1月18日、京都府警サイバー犯罪対策課から、ワンクリック詐欺サイトにかかる不正指令電磁的記録供用事件の被疑者を逮捕したとの発表がなされました。発表では、被疑者らは共謀の上、アダルト動画サイト上で「動画再生」と表示されたボタンをクリックした者に対して不正プログラムの実行を促すよう設定し、事情を知らずに上記ボタンをクリックした者に不正な指令を与えるプログラムを実行させたことや、関係総サイト数は 118 であることなど、事件の概要が述べられました。警察発表以上の内容を述べることはできませんが、トレンドマイクロでは、このワンクリック詐欺で用いられたプログラムの解析などの協力をいたしました。 |
■ワンクリウェア対策の問題と今後の見通し
ワンクリ被害が残念ながら後を絶たない状態でいることはあらためて説明するまでもないでしょう。試しに、Web検索サイト「ワンクリウェア」というキーワードで検索してみてください。例えば Google で検索すると、2012年1月8日現在で 100万件以上の Webサイトがヒットします。このような状況に陥っている原因の一つは、ウイルス対策ソフトでの検出を逃れるようワンクリウェアのファイルの中身を変更することが容易であることです。

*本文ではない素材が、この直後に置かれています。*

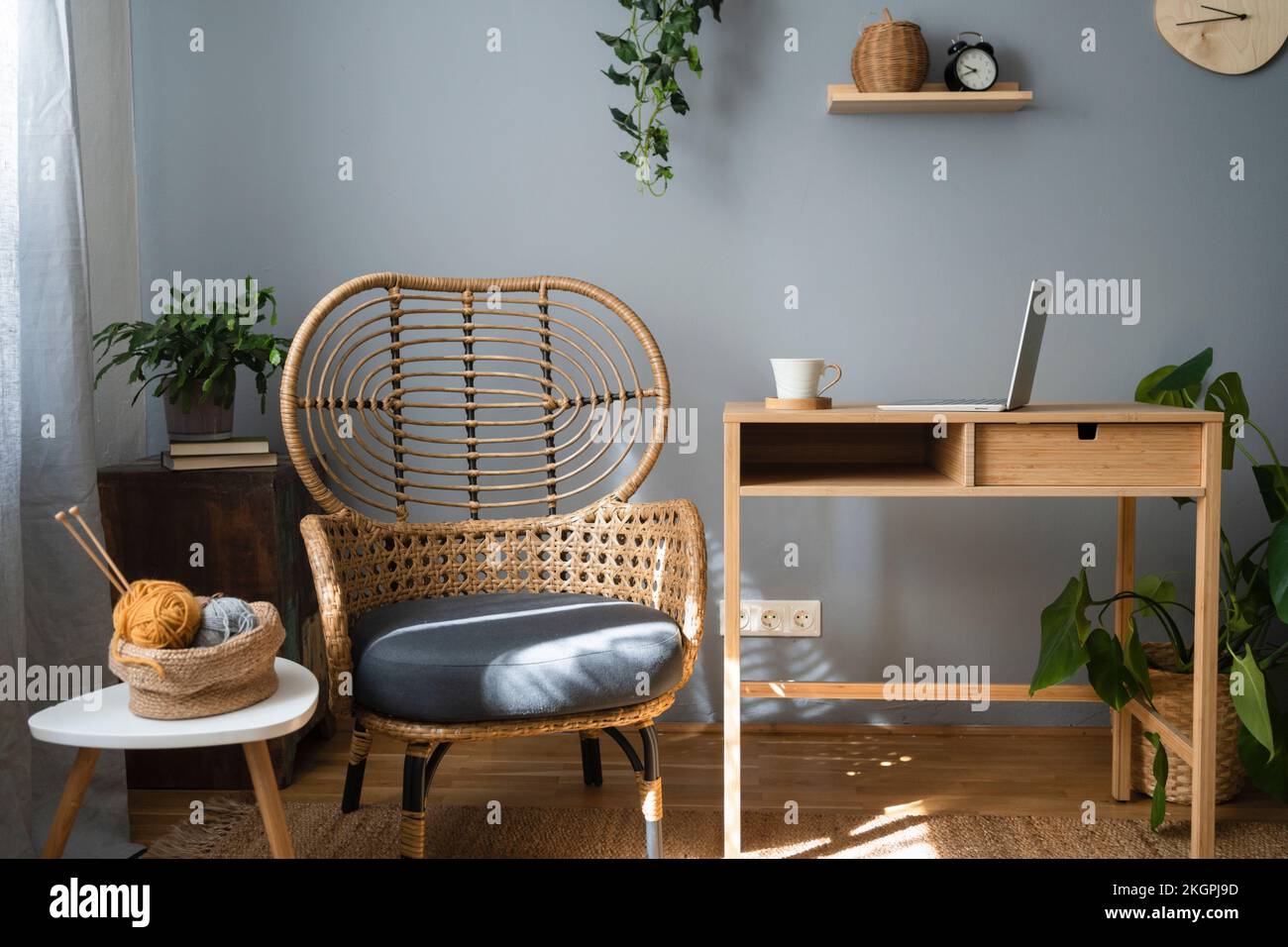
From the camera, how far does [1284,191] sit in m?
2.25

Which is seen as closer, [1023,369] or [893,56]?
[1023,369]

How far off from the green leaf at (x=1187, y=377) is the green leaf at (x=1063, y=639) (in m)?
0.43

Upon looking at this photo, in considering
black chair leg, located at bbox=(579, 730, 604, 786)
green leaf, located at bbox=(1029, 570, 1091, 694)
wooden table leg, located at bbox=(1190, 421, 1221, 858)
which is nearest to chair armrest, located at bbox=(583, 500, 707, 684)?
black chair leg, located at bbox=(579, 730, 604, 786)

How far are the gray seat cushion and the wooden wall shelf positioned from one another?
3.93 feet

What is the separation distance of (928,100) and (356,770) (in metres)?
1.69

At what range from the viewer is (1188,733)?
1901mm

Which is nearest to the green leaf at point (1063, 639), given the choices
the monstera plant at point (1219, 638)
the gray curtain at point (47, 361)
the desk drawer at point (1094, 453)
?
the monstera plant at point (1219, 638)

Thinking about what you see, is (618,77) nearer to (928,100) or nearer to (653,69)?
(653,69)

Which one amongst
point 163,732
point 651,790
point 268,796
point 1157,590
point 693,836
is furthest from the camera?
point 1157,590

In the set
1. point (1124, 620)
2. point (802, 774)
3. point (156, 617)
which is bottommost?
point (802, 774)

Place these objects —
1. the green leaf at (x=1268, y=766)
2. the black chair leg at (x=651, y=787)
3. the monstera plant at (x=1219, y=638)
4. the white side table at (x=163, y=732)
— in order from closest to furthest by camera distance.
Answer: the white side table at (x=163, y=732)
the black chair leg at (x=651, y=787)
the monstera plant at (x=1219, y=638)
the green leaf at (x=1268, y=766)

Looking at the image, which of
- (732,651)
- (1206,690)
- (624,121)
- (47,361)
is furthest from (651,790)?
(624,121)

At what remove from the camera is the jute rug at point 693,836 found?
178 cm

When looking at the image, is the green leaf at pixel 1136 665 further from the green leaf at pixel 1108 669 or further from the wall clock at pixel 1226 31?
the wall clock at pixel 1226 31
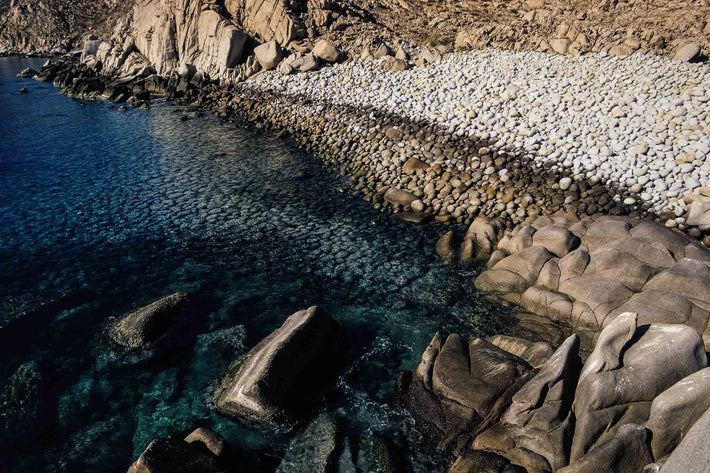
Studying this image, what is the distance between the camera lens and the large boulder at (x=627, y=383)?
8.82m

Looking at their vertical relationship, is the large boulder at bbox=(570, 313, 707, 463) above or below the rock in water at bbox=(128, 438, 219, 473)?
above

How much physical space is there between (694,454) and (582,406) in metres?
2.18

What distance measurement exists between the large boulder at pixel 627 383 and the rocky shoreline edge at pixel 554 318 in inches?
0.8

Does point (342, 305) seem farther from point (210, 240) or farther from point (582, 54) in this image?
point (582, 54)

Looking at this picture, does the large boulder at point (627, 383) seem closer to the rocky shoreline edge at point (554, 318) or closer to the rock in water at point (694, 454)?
the rocky shoreline edge at point (554, 318)

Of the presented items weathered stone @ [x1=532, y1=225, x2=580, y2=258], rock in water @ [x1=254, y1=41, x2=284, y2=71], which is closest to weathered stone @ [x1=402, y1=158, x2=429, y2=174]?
weathered stone @ [x1=532, y1=225, x2=580, y2=258]

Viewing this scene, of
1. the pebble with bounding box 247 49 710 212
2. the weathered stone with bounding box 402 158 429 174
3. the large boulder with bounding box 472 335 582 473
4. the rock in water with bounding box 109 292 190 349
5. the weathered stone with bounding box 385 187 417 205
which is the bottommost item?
the rock in water with bounding box 109 292 190 349

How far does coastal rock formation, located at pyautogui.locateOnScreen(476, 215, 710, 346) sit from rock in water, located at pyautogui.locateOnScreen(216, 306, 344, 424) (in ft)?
19.4

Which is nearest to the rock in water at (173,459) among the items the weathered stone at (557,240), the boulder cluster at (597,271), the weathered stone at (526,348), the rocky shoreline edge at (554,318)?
the rocky shoreline edge at (554,318)

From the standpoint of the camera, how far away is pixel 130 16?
57094mm

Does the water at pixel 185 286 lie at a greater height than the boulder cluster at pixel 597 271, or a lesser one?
lesser

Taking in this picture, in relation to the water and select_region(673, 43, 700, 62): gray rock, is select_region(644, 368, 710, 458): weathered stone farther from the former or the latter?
select_region(673, 43, 700, 62): gray rock

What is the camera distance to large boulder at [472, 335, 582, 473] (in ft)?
29.1

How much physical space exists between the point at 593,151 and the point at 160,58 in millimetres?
42681
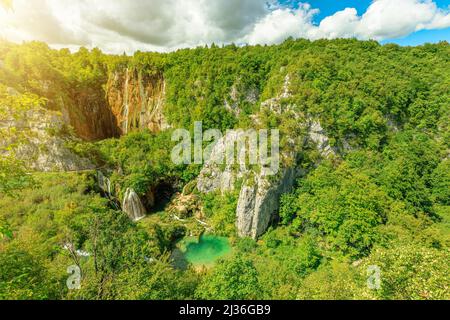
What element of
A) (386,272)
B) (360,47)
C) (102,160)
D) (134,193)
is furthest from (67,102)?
(360,47)

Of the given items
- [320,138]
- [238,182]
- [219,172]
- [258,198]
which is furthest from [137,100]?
[320,138]

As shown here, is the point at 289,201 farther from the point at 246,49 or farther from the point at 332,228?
the point at 246,49

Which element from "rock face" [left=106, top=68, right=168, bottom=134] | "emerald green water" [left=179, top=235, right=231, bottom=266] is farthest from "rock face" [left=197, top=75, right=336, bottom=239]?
"rock face" [left=106, top=68, right=168, bottom=134]

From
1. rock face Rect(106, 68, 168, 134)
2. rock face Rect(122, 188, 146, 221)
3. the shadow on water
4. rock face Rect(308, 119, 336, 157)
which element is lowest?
the shadow on water

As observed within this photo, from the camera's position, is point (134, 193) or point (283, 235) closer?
point (283, 235)

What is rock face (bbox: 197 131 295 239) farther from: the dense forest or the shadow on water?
the shadow on water
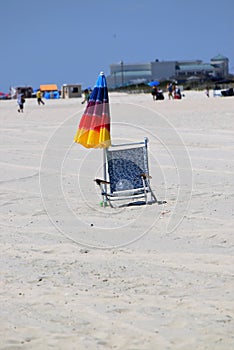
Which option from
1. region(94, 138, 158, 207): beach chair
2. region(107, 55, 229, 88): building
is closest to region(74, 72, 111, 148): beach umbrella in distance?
region(94, 138, 158, 207): beach chair

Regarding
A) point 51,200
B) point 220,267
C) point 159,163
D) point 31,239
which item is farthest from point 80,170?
point 220,267

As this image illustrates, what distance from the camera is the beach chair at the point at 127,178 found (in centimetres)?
829

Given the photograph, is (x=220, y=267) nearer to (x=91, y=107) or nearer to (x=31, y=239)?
(x=31, y=239)

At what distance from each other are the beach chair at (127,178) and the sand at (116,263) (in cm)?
26

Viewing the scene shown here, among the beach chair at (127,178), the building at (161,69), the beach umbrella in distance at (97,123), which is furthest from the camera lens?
the building at (161,69)

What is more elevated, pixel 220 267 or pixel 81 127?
pixel 81 127

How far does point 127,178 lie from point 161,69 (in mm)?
160931

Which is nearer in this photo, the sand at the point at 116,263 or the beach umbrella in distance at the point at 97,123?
the sand at the point at 116,263

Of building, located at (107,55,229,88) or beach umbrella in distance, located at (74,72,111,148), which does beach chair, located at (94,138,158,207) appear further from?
building, located at (107,55,229,88)

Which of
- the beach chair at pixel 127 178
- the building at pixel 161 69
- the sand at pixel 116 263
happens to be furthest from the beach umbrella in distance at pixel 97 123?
the building at pixel 161 69

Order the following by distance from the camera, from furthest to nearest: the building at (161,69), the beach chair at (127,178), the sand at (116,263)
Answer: the building at (161,69) → the beach chair at (127,178) → the sand at (116,263)

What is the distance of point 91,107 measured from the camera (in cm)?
815

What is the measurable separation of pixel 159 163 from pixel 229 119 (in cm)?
990

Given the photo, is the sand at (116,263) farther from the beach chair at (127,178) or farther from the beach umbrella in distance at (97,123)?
the beach umbrella in distance at (97,123)
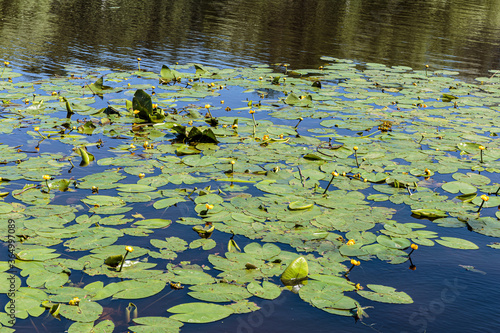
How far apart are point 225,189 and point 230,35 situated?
12.3 m

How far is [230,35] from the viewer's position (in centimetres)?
1598

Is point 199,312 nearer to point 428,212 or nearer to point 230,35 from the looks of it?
point 428,212

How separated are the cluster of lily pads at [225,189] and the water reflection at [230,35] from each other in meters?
3.66

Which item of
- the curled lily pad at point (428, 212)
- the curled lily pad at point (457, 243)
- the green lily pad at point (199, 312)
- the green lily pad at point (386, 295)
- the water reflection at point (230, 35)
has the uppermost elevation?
the water reflection at point (230, 35)

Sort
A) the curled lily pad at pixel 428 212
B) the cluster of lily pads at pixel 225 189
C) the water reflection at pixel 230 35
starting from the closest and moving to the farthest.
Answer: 1. the cluster of lily pads at pixel 225 189
2. the curled lily pad at pixel 428 212
3. the water reflection at pixel 230 35

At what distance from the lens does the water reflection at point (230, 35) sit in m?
12.0

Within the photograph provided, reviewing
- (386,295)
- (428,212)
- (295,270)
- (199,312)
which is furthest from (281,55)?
(199,312)

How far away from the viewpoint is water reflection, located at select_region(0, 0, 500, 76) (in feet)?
39.5

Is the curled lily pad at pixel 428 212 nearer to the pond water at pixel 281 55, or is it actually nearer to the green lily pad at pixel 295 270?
the pond water at pixel 281 55

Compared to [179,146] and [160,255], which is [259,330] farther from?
[179,146]

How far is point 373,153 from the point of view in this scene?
5852mm

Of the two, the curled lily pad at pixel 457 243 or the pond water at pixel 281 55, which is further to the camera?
the curled lily pad at pixel 457 243

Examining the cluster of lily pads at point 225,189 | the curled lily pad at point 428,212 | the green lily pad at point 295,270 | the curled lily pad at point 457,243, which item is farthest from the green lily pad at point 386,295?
the curled lily pad at point 428,212

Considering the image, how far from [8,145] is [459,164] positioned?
583 cm
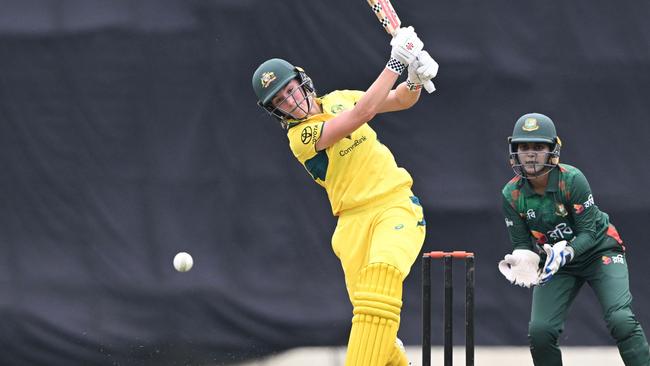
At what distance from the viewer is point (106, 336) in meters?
7.16

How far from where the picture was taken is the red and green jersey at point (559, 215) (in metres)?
5.46

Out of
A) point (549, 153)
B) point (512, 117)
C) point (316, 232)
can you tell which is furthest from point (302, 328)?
point (549, 153)

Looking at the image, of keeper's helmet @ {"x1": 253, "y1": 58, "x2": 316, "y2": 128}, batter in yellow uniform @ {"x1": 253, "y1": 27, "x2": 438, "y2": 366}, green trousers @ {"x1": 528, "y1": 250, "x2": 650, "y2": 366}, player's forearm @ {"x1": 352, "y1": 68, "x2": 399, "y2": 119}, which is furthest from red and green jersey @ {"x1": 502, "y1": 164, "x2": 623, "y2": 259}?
keeper's helmet @ {"x1": 253, "y1": 58, "x2": 316, "y2": 128}

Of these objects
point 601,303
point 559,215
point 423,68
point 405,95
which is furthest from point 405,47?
point 601,303

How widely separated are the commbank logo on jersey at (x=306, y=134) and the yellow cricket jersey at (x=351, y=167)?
1.2 inches

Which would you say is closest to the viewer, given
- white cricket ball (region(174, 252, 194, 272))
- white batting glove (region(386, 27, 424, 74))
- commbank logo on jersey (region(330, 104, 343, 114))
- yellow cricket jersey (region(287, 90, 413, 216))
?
white batting glove (region(386, 27, 424, 74))

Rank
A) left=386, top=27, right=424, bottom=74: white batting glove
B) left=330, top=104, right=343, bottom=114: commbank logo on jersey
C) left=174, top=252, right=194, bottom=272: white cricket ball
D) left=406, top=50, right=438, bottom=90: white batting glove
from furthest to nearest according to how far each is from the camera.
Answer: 1. left=174, top=252, right=194, bottom=272: white cricket ball
2. left=330, top=104, right=343, bottom=114: commbank logo on jersey
3. left=406, top=50, right=438, bottom=90: white batting glove
4. left=386, top=27, right=424, bottom=74: white batting glove

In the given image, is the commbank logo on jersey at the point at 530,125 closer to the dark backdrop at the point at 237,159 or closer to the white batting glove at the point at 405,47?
the white batting glove at the point at 405,47

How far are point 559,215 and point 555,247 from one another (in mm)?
204

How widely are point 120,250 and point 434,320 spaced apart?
6.37 ft

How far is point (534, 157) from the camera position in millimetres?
5469

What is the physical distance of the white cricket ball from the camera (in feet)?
22.9

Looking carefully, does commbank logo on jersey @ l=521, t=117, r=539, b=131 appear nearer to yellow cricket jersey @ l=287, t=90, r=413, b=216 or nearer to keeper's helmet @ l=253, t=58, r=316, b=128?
yellow cricket jersey @ l=287, t=90, r=413, b=216

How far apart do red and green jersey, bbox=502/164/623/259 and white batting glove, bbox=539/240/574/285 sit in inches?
2.3
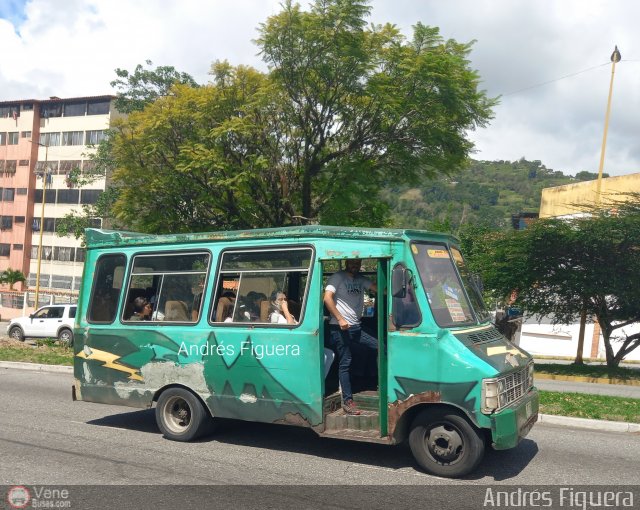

ウイルス対策ソフトの検出状況を確認してダウンロードさせるプログラムを随時変更できる状況下では、「いたちごっこ」で常に先手を取られるため、ファイルごとにパターンを作成して随時検出対応するパターンマッチング技術のみに頼った旧来型のウイルス対策ソフトでは、効果的に対策することが困難だと言わざるを得ません。つまり、昨今注目されている標的型攻撃と同じように、攻撃者に圧倒的に有利な状況なのです。もちろん、レピュテーションやクラウドなどを利用した新しい対策技術を用いることで状況は改善できますが、そもそも「いたちごっこ」の状況に終止符を打つ根本的な解決策はないのでしょうか。その根本的解決策の一つが、新しいワンクリウェアが生み出されないようにすることでしょう。今後も攻撃者の検挙が進むことが新たな攻撃発生の抑止力となり、日本特有の脅威であるワンクリウェア問題が解消していくことを期待します。トレンドマイクロはカンパニービジョンである「デジタル情報を安全に交換できる世界」の実現にこれからも取り組んで参ります。